Express the rows below, from the line containing "In the photo presented" through the end of the rows, as a numbered list, leaving out blank lines.

>> start

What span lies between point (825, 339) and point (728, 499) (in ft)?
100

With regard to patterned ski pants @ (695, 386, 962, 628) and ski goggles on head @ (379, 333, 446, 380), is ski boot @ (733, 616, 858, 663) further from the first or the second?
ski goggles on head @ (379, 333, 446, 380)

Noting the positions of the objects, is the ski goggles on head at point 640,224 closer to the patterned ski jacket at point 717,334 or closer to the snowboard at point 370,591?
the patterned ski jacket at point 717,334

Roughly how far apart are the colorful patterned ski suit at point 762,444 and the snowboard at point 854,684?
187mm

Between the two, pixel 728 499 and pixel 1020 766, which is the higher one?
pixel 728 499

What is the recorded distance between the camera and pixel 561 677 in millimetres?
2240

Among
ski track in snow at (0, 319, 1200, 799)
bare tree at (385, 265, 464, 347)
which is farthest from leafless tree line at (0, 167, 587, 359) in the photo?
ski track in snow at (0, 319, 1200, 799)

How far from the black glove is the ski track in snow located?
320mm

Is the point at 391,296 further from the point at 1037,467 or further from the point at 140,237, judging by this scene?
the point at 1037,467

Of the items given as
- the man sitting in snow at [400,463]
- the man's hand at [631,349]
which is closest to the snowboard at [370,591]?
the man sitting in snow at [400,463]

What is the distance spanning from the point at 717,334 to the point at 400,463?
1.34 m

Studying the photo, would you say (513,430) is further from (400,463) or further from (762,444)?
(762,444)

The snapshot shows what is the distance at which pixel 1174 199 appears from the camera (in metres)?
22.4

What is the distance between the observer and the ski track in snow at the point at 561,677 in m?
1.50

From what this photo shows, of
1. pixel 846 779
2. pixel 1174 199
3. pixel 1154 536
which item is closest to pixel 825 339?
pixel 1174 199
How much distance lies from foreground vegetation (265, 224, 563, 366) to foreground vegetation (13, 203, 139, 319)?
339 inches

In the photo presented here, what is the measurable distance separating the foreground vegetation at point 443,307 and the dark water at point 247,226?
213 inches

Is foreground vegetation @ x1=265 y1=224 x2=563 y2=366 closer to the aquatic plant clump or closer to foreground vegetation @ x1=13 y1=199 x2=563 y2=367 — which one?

>> end

■ Solution to this problem:
1. In the photo presented here, what is the measurable distance separating the foreground vegetation at point 443,307 and the dark water at point 247,226?
2. 213 inches
3. Is foreground vegetation @ x1=265 y1=224 x2=563 y2=366 closer to the aquatic plant clump or closer to foreground vegetation @ x1=13 y1=199 x2=563 y2=367 — which one?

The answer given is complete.